Ten Biggest Questions for the Sixers' Off-Season: #2. Who's Coaching?

Ten Biggest Questions for the Sixers' Off-Season: #2. Who's Coaching?
June 7, 2013, 2:01 pm

Eleven. That's how many NBA teams fired or let go of their coaches this off-season--a whopping six of whom even made the playoffs last year, if you can believe that. A handful of those teams have already filled their vacacines--Cleveland with Mike Brown, Sacramento with Mike Malone, Atlanta with Mike Budenholzer--but the majority still remain open, meaning that the 76ers have a whole lot of competition to land their ideal candidate to replace Doug Collins as the franchise's new head coach next year.

What's more, we don't really have any idea who that ideal candidate even is. Aside from a couple whispers from anonymous sources about who the team might be interested in, we haven't gotten much insight about who Sam Hinkie and company are actually pursuing as our new fearless leader--they haven't interviewed anyone yet, nor have they made obvious advances on anyone. So all we can really do is guess about who they're looking at, based on those telephone-line rumors and arguable common sense.

[10 Biggest Questions: 10. What are we now and where are we going? | 9. Is Thad Young untouchable? | 8. Is Spencer Hawes good enough for our starting Center? | 7. Are any of our mid-level FAs worth re-signing? | 6. What players are worth trading for? | 5. Free agent targets? | 4. What to do with Evan Turner? | 3. Who are we gonna draft?]

Here's some of those rumored and likely names, many of whom are certainly on more wishlists than just that of the Sixers:

George Karl. Probably the most recognizable (and unlikely) name to suddenly be on the market, it was announced yesterday that Karl would not be returning for his final year of coaching with the Denver Nuggets, due to dispute over a contract extension. Karl has a resume easily unparalleled on the open market--the seventh-most wins in NBA history, a 60% career winning percentage, a Finals appearance in 1996 with the Sonics, and even some Coach of the Year hardware won this last year with the Nuggets, when he lead them to a franchise-best 567wins. Grantland's Zach Lowe even tweeted that it "would not shock me at all if the Sixers' revamped front office called Karl ASAP."

TASK REQUIREMENTS
(A) Retype everything from "June 7, 2013, 2:01" down to "coach next year." in the Sixers coaching article above.
(B) Using the Sixers coaching article above, answer these:
(i) How many NBA teams fired or let go of their coaches this off-season?
(ii) Whom did Cleveland hire to fill its vacancy?
(iii) With which team did George Karl make a Finals appearance in 1996?
(C) Decide whether each statement agrees with the Sixers coaching article above:
(i) The Sixers have already interviewed several coaching candidates.
(ii) Karl would not return to the Denver Nuggets because of a dispute over a contract extension.
(iii) Atlanta filled its vacancy with Mike Malone.

DATA LINES
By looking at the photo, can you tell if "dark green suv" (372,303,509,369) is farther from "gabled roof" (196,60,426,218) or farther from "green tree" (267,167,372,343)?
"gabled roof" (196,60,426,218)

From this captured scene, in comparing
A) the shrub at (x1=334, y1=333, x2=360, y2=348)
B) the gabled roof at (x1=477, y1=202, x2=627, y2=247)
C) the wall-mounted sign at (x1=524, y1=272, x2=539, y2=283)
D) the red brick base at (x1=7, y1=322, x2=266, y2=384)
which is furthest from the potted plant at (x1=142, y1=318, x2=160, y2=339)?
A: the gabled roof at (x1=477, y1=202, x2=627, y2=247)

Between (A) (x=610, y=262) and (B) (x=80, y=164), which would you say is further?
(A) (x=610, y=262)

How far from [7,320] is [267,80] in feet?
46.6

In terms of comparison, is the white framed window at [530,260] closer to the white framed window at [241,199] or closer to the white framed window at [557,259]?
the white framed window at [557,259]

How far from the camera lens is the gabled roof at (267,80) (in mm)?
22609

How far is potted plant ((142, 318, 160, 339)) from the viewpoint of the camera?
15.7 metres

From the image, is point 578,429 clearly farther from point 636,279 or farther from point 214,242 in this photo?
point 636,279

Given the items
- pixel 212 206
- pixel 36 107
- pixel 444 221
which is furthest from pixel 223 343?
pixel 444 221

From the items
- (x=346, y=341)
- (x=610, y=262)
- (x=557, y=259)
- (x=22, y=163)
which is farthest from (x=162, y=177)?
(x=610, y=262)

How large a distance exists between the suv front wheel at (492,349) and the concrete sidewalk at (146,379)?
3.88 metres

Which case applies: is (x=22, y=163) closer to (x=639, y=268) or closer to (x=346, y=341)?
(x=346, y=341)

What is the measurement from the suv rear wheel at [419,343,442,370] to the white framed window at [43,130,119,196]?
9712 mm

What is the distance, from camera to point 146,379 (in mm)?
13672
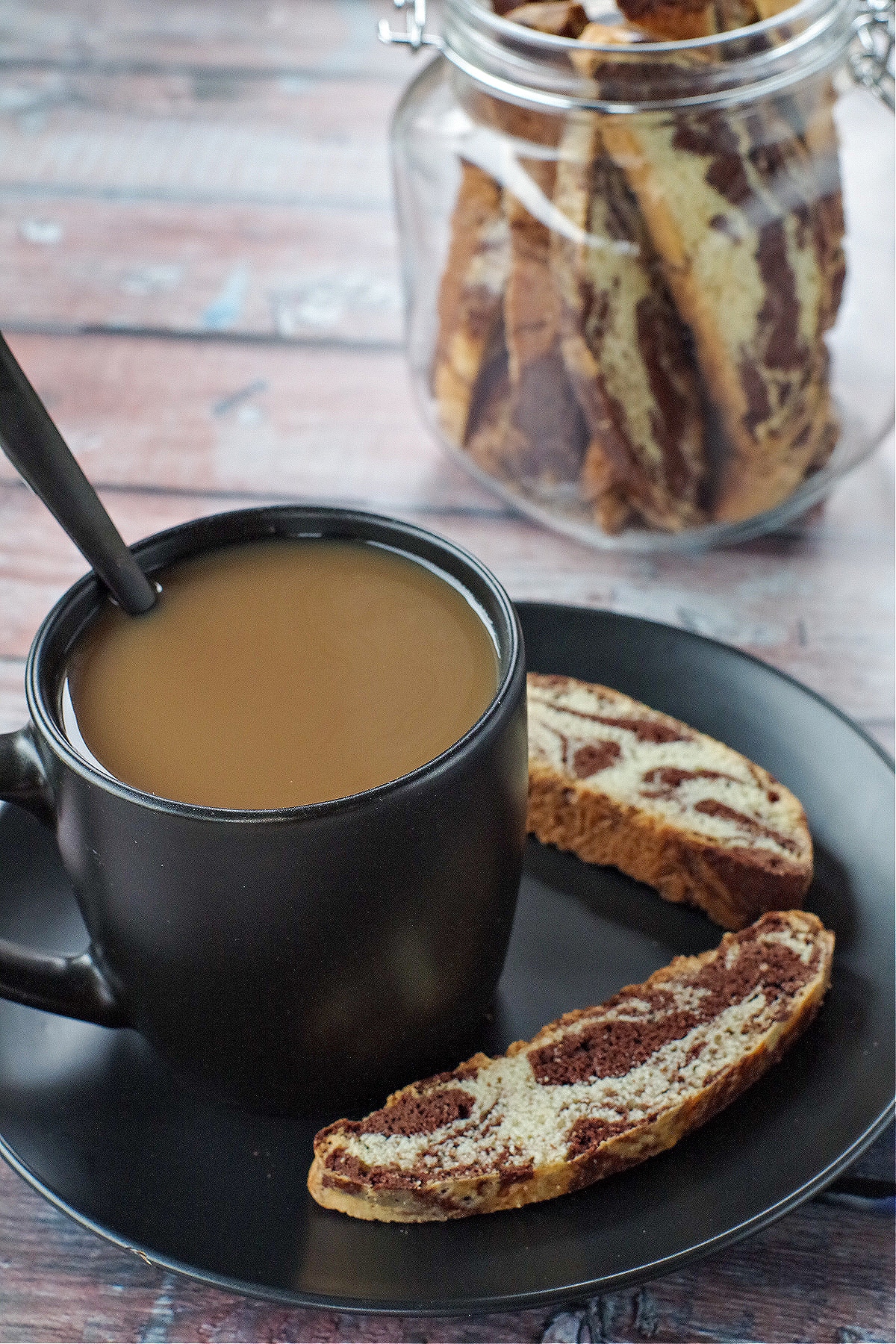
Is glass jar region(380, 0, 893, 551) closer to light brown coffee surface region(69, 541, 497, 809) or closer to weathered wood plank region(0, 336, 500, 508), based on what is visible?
weathered wood plank region(0, 336, 500, 508)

TASK ANSWERS
(A)
June 7, 2013, 2:01 pm

Eleven. That's how many NBA teams fired or let go of their coaches this off-season--a whopping six of whom even made the playoffs last year, if you can believe that. A handful of those teams have already filled their vacacines--Cleveland with Mike Brown, Sacramento with Mike Malone, Atlanta with Mike Budenholzer--but the majority still remain open, meaning that the 76ers have a whole lot of competition to land their ideal candidate to replace Doug Collins as the franchise's new head coach next year.

(B)
(i) Eleven
(ii) Mike Brown
(iii) The Sonics

(C)
(i) No: "they haven't interviewed anyone yet"
(ii) Yes: "due to dispute over a contract extension"
(iii) No: "Atlanta with Mike Budenholzer"